--- WHAT YOU NEED TO DO ---
1. List every factor that the passage on MPP versus workstation clusters says the question of efficiency includes.
2. Continue the passage on MPP versus workstation clusters from its final sentence.
───── PROVIDED PASSAGE ─────
5. Closely coupled MPP versus large clusters of workstations 

There is wide spread belief that MPP technology has yet to prove itself and that it 
is very expensive to convert codes developed incrementally over the last 40 years to MPP 
and, at the same time, there is a growing recognition that parallel computing is the way of 
the future. In the face of these conflicting beliefs, there has grown tremendous enthusiasm 
about the potential of large clusters of workstations. There are three reasons for this, (a) 
the power of individual workstations has grown by a factor of 100 in the last 10 years, 
(b) there is a very large user base and a large number of third party software vendors, (c) 
there is no large setup cost to adding more nodes, and (d) workstations connected via the 
internet (or LANs) are idle for a very large fraction of the time and can be tapped into 
for free during that time. So let me discuss this resource from the perspective of solving 
LQCD and other fine grained Grand Challenge problems. 

Fundamentally, there is no conceptual difference between closely coupled MPP and a 
very large cluster of workstations with regards to parallel computing. I will assume the 
ideal situation that both types of systems are made up of similar mass-produced chips and 
communications are through message passing. It is then clear that any code that can run 
on a cluster can run efficiently on a MPP, while the converse in not true for all problems, 
especially Grand Challenges. The question of efficiency includes cost, communication 
latency, and turn around time between the formulation of the problem and getting the 
final results. When evaluating the two, the focus should be on the ability to sustain the 
production environment appropriate for solving real problems and not just in a proof of 
principle.
───── DATA ─────
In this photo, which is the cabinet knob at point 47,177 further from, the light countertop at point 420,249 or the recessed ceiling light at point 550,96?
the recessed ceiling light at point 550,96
─────
--- ANSWERS PROVIDED ---
1. Cost, communication latency, and the turnaround time between formulating the problem and getting the final results.

2.
The technical problem in parallel computing common to both platforms is in develop- 
ing the software (operating system and compiler) that allows (a) efficient implementation 
of codes that are intrinsically parallel, (b) a production environment for problems that 
require many months equivalent of computing resources and have a significant amount of 
I/O to and from external storage devices, and (c) the most transparent migration path 
for existing serial codes to these environments. It is important to accept the underlying 
similarity of the two platforms and develop software that is common to both. I stress in 
the strongest possible terms that this should be the national goal. Once we can run the 
same problem on either platform, then the question of efficiency of a given platform can 
easily be decided by trial on a case by case basis.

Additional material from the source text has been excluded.